А главное, все под мой размер, видимо, уже давно было все у отца готово и ждало только своего часа. А шлем у меня был норманнский с наносником. Можно было его просто надеть на голову, но я все же попросил маму сшить мне шапочку, чтобы надевать ее под шлем, так было удобней и комфортней, чем напяливать это железное ведро сразу на голову. Еще смог забить свой колчан стрелами из отцовых запасов, так, что в колчане у меня теперь ровно двадцать пять смертоносных подарков.

О том, что мы собираемся идти в поход, стало известно наследующий день, шило в мешке не утаишь. Правда, неизвестно было, куда мы идем, но люди сами выстраивали разные теории и охотно делились сплетнями.

А после того, как сплетни разошлись широким фронтом, меня настигла кара в виду двух моих друзей, которые очень хотели отправиться с нами в поход. В итоге я пришел к мысли, что легче согласиться и поговорить с отцом на их счет, чем объяснять друзьям, почему нет.

Лишь Лан меня порадовал, не напрашиваясь, только грустно посмотрел и посоветовал мне быть осторожным и приглядывать за нашими друзьями, в особенности за Гостивитом.

Так что, спустя пару дней мы вышли в поход на пяти ладьях. Три наши семейные и две, предоставленные Возгарем. А народу вышло порядка двухсот сорока вооруженных мужей. Что было достаточной силой для взятия намеченного поселка. И на ладьях осталось вдоволь места для ценных вещичек и иного скарба, ведь уходить обратно мы собираемся не с пустыми руками.

И родича выручить и прибыток получить, весьма неплохо, а главное, в том селении был янтарь, который пользуется спросом.

Отходили мы по заре, на причал высыпала огромная толпа, провожая нас.

Ладьи выстроились в ряд, так и шли, стараясь друг от друга не отставать, шли вдоль берега.
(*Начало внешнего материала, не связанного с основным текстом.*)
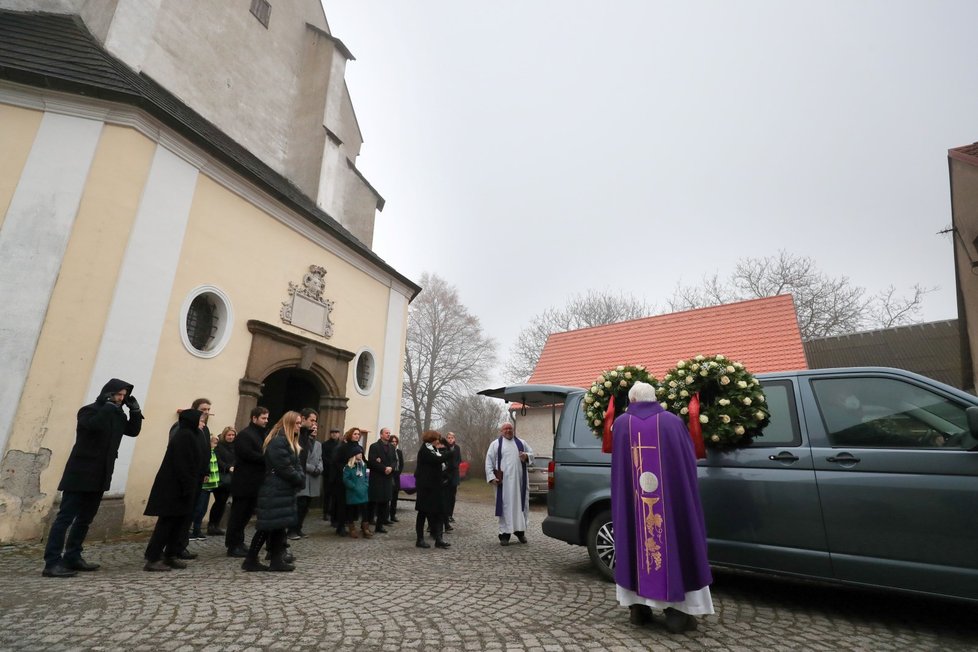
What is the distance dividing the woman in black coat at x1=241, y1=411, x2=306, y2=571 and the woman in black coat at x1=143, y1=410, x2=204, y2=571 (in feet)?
2.27

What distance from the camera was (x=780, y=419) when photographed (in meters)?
4.15

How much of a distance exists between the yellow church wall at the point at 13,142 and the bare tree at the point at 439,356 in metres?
25.1

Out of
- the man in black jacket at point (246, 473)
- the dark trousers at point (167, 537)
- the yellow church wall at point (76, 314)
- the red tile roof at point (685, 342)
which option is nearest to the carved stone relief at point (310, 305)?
the yellow church wall at point (76, 314)

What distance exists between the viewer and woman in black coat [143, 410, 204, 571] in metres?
4.82

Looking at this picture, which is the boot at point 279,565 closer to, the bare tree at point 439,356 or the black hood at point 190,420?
the black hood at point 190,420

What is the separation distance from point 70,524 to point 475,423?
Result: 20802 mm

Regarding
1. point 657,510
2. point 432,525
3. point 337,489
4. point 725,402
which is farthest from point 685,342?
point 657,510

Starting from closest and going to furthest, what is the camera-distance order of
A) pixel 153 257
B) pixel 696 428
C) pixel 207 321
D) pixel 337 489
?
pixel 696 428 → pixel 153 257 → pixel 337 489 → pixel 207 321

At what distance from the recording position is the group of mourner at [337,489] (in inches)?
130

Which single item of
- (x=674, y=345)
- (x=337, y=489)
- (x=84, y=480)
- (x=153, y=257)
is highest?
(x=674, y=345)

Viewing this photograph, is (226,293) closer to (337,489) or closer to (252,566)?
(337,489)

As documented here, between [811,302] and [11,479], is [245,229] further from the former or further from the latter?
[811,302]

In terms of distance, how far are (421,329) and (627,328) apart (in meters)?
17.2

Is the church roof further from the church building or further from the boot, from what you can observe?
the boot
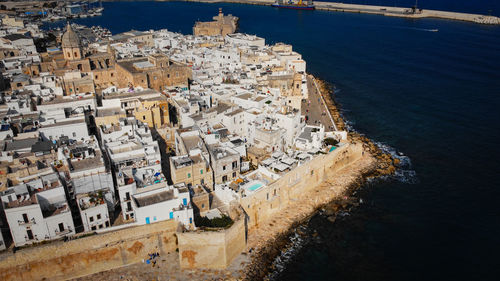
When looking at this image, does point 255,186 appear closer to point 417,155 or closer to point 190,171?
point 190,171

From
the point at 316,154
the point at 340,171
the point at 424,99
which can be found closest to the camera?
the point at 316,154

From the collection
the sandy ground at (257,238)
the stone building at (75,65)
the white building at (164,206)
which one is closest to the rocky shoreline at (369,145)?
the sandy ground at (257,238)

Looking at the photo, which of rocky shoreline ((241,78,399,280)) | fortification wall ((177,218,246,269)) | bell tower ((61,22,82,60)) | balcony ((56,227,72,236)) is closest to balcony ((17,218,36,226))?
balcony ((56,227,72,236))

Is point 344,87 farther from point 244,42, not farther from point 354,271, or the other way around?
point 354,271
Иногда на парусе, а иногда на веслах. И вновь я смог ощутить, что такое быть гребцом, но смены были часто, и усталость не успевала накапливаться.

Да и пока шли на веслах, я, как и многие окружающие, снял доспех, оставшись в простой рубахе, а когда прохладный ветер пробирал до костей, я предпочитал кутаться в плащ. А в случае чего бронь не так долго и накинуть, это все-таки не рыцарский доспех. А ежели носить бронь, не снимая, то каждую ночевку приходилось протирать кольчугу и просушивать ее возле костра, дабы не появилась ржа, чем, собственно, некоторые и занимались вместо отдыха.

А так все было прекрасно, и бешеный ветер рвал паруса, и брызги летели в лицо. Есть в этом какая-то романтика, свой кайф и кураж, когда ладья, покачиваясь, летит по волнам.

На ночевки старались вставать в безлюдных местах и меньше привлекать к себе внимание. Как-то я даже заметил большую песчаную косу, идущую вдоль берега, и она мне показалась смутно знакомой, вот только я так и не смог вспомнить откуда.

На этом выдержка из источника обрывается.